** begin PROVIDED DATA **

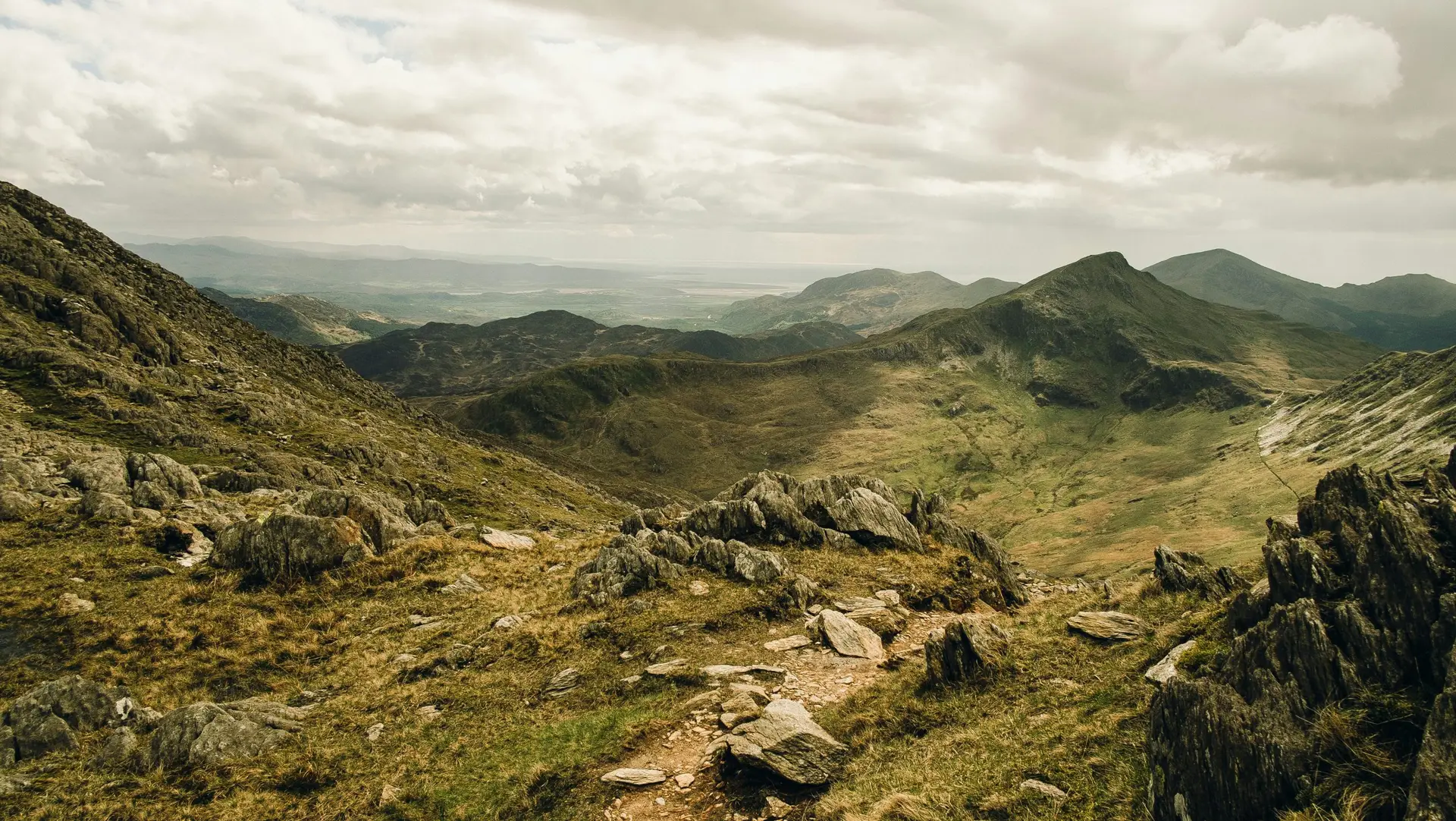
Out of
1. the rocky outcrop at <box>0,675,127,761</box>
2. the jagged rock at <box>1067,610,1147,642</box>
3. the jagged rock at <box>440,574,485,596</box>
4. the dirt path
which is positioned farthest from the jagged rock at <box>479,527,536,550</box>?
the jagged rock at <box>1067,610,1147,642</box>

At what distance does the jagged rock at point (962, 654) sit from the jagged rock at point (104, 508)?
141 feet

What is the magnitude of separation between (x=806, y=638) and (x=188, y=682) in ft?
74.8

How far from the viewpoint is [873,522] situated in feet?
125

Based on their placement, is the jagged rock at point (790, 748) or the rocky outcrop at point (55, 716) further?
the rocky outcrop at point (55, 716)

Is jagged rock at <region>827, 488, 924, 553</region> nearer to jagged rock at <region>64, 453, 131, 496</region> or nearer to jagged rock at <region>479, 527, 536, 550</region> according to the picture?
jagged rock at <region>479, 527, 536, 550</region>

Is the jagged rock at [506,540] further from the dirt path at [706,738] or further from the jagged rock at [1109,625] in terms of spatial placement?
the jagged rock at [1109,625]

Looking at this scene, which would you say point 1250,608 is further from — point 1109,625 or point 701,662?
point 701,662

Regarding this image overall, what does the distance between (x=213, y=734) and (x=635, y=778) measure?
12357 millimetres

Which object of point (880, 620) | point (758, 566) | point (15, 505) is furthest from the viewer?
point (15, 505)

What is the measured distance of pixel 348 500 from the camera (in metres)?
36.3

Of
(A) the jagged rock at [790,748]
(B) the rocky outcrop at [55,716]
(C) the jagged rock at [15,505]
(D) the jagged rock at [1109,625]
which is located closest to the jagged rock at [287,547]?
(B) the rocky outcrop at [55,716]

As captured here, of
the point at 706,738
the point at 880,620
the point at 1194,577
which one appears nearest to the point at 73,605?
the point at 706,738

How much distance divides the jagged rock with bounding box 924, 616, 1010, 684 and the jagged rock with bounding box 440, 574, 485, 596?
2315cm

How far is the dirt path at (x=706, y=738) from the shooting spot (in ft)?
51.9
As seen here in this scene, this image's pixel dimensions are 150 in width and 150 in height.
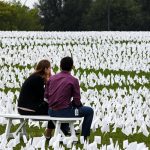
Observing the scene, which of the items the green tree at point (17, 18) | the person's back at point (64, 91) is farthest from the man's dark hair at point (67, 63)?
the green tree at point (17, 18)

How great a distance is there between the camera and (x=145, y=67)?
24359 millimetres

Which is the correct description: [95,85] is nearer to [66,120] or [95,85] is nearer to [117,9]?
[66,120]

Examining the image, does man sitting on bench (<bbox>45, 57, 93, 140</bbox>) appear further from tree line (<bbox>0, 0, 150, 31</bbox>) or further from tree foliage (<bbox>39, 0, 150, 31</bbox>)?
tree foliage (<bbox>39, 0, 150, 31</bbox>)

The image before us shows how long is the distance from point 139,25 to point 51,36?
4345cm

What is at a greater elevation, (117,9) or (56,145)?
(117,9)

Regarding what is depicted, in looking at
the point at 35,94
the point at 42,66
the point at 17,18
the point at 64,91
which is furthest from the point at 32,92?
the point at 17,18

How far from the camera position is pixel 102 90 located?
17078 millimetres

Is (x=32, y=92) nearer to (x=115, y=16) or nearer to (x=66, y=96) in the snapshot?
(x=66, y=96)

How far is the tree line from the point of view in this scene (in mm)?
86662

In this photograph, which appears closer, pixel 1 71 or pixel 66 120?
pixel 66 120

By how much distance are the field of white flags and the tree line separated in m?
45.1

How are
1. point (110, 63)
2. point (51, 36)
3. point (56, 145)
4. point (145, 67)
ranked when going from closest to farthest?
1. point (56, 145)
2. point (145, 67)
3. point (110, 63)
4. point (51, 36)

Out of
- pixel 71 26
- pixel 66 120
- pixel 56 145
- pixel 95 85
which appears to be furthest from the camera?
pixel 71 26

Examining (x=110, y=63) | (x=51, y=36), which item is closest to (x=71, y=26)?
(x=51, y=36)
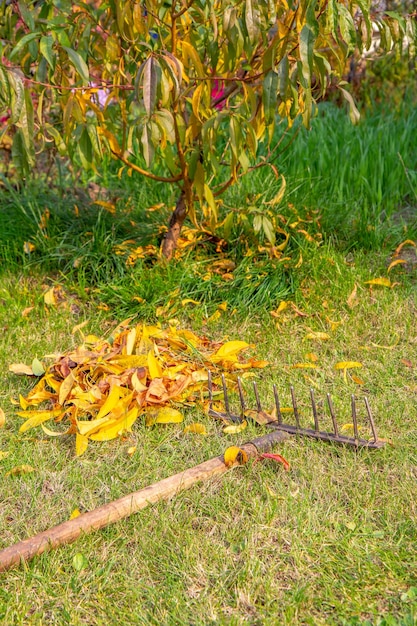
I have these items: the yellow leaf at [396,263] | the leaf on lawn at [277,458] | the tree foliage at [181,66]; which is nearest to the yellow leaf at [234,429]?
the leaf on lawn at [277,458]

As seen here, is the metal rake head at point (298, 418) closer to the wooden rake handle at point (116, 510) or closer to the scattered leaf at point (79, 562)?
the wooden rake handle at point (116, 510)

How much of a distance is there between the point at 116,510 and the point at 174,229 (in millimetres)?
Result: 2062

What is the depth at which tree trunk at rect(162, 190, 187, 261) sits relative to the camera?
4230 millimetres

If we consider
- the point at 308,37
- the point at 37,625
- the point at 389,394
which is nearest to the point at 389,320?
the point at 389,394

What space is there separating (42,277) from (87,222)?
0.42m

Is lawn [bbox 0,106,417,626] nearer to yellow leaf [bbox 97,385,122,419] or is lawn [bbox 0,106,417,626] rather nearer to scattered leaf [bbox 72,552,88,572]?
scattered leaf [bbox 72,552,88,572]

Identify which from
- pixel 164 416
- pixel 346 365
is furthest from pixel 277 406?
pixel 346 365

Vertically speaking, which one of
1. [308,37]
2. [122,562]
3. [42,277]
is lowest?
[42,277]

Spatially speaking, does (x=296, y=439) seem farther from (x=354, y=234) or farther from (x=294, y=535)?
(x=354, y=234)

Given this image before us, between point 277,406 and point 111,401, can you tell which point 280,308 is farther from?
point 111,401

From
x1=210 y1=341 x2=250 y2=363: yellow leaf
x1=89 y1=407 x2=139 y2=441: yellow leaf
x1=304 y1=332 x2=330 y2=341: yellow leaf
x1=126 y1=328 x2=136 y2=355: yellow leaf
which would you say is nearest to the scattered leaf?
x1=89 y1=407 x2=139 y2=441: yellow leaf

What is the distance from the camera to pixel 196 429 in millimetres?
3107

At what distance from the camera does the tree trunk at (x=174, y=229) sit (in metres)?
4.23

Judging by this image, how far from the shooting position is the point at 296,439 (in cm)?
300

** end PROVIDED DATA **

> **PROBLEM TO WORK ON**:
Give back all of the records above word for word, leaving the pictures out.

> **SOLUTION TO THIS PROBLEM**:
Out of
1. the rocky outcrop at <box>0,675,127,761</box>
2. the jagged rock at <box>1067,610,1147,642</box>
3. the jagged rock at <box>440,574,485,596</box>
4. the dirt path
which is positioned farthest from the jagged rock at <box>479,527,536,550</box>?
the jagged rock at <box>1067,610,1147,642</box>

At what distance does the jagged rock at point (962, 654) sit from the jagged rock at point (104, 508)?
141 feet

What is the magnitude of separation between (x=806, y=638) and (x=188, y=682) in ft?
74.8

How far from the viewpoint is [873,522] situated in feet?
125

Based on their placement, is the jagged rock at point (790, 748) or the rocky outcrop at point (55, 716) further?
the rocky outcrop at point (55, 716)

Is jagged rock at <region>827, 488, 924, 553</region> nearer to jagged rock at <region>64, 453, 131, 496</region> or nearer to jagged rock at <region>479, 527, 536, 550</region> according to the picture?
jagged rock at <region>479, 527, 536, 550</region>

Is the jagged rock at [506,540] further from the dirt path at [706,738] or further from the jagged rock at [1109,625] in terms of spatial placement?
the jagged rock at [1109,625]

Looking at this scene, which would you say point 1250,608 is further from — point 1109,625 or point 701,662?
point 701,662

Regarding this image overall, what does the distance between (x=213, y=734) and (x=635, y=778) measure?
12357 millimetres

Which object of point (880, 620) | point (758, 566) | point (15, 505) is furthest from the viewer?
point (15, 505)

What is the measured distance of pixel 348 500 from the camera (in metres)?
36.3

Of
(A) the jagged rock at [790,748]
(B) the rocky outcrop at [55,716]
(C) the jagged rock at [15,505]
(D) the jagged rock at [1109,625]
which is located closest to the jagged rock at [287,547]?
(B) the rocky outcrop at [55,716]

As captured here, of
the point at 706,738
the point at 880,620
the point at 1194,577
which one appears nearest to the point at 73,605?
the point at 706,738

How much distance divides the jagged rock with bounding box 924, 616, 1010, 684 and the jagged rock with bounding box 440, 574, 485, 596?
2315cm

How far is the dirt path at (x=706, y=738) from the shooting spot (in ft)?
51.9
As seen here in this scene, this image's pixel dimensions are 150 in width and 150 in height.
Observing the scene, which of the items the green tree at point (17, 18) | the person's back at point (64, 91) is farthest from the man's dark hair at point (67, 63)?
the green tree at point (17, 18)

How great a distance is there between the camera and (x=145, y=67)?
24359 millimetres

Which is the correct description: [95,85] is nearer to [66,120] or [95,85] is nearer to [117,9]?
[66,120]

Examining the image, does man sitting on bench (<bbox>45, 57, 93, 140</bbox>) appear further from tree line (<bbox>0, 0, 150, 31</bbox>) or further from tree foliage (<bbox>39, 0, 150, 31</bbox>)?
tree foliage (<bbox>39, 0, 150, 31</bbox>)

The image before us shows how long is the distance from point 139,25 to point 51,36?
4345cm

What is at a greater elevation, (117,9) or (56,145)?
(117,9)

Regarding what is depicted, in looking at
the point at 35,94
the point at 42,66
the point at 17,18
the point at 64,91
which is furthest from the point at 32,92?
the point at 17,18

How far from the camera position is pixel 102 90 located?
17078 millimetres

Is (x=32, y=92) nearer to (x=115, y=16) or nearer to (x=66, y=96) in the snapshot?
(x=66, y=96)

How far is the tree line from the point of view in this scene (in mm)?
86662

In this photograph, which appears closer, pixel 1 71 or pixel 66 120?
pixel 66 120

By how much distance are the field of white flags and the tree line separated in m?
45.1

How are
1. point (110, 63)
2. point (51, 36)
3. point (56, 145)
4. point (145, 67)
ranked when going from closest to farthest?
1. point (56, 145)
2. point (145, 67)
3. point (110, 63)
4. point (51, 36)

Out of
- pixel 71 26
- pixel 66 120
- pixel 56 145
- pixel 95 85
which appears to be furthest from the camera?
pixel 71 26

Examining (x=110, y=63) | (x=51, y=36), which item is closest to (x=71, y=26)?
(x=51, y=36)
I have these items: the yellow leaf at [396,263] | the leaf on lawn at [277,458] | the tree foliage at [181,66]; which is nearest to the yellow leaf at [234,429]?
the leaf on lawn at [277,458]

As seen here, is the metal rake head at point (298, 418) closer to the wooden rake handle at point (116, 510) or closer to the scattered leaf at point (79, 562)?
the wooden rake handle at point (116, 510)

How much of a distance is there between the point at 116,510 and the point at 174,229 (in millimetres)?
Result: 2062

What is the depth at which tree trunk at rect(162, 190, 187, 261) sits relative to the camera?
4230 millimetres

If we consider
- the point at 308,37
- the point at 37,625
- the point at 389,394
which is nearest to the point at 389,320?
the point at 389,394

What space is there separating (42,277) from (87,222)?
0.42m

Is lawn [bbox 0,106,417,626] nearer to yellow leaf [bbox 97,385,122,419] or is lawn [bbox 0,106,417,626] rather nearer to scattered leaf [bbox 72,552,88,572]?
scattered leaf [bbox 72,552,88,572]

Identify which from
- pixel 164 416
- pixel 346 365
is furthest from pixel 277 406?
pixel 346 365

Vertically speaking, which one of
1. [308,37]
2. [122,562]
3. [42,277]
is lowest?
[42,277]

Spatially speaking, does (x=296, y=439) seem farther from (x=354, y=234) or farther from (x=294, y=535)?
(x=354, y=234)

Given this image before us, between point 277,406 and point 111,401, can you tell which point 280,308 is farther from?
point 111,401

From
x1=210 y1=341 x2=250 y2=363: yellow leaf
x1=89 y1=407 x2=139 y2=441: yellow leaf
x1=304 y1=332 x2=330 y2=341: yellow leaf
x1=126 y1=328 x2=136 y2=355: yellow leaf
which would you say is nearest to the scattered leaf?
x1=89 y1=407 x2=139 y2=441: yellow leaf

What is the distance from the camera to pixel 196 429 in millimetres?
3107

At what distance from the camera does the tree trunk at (x=174, y=229) sit (in metres)?
4.23

Judging by this image, how far from the shooting position is the point at 296,439 (in cm)?
300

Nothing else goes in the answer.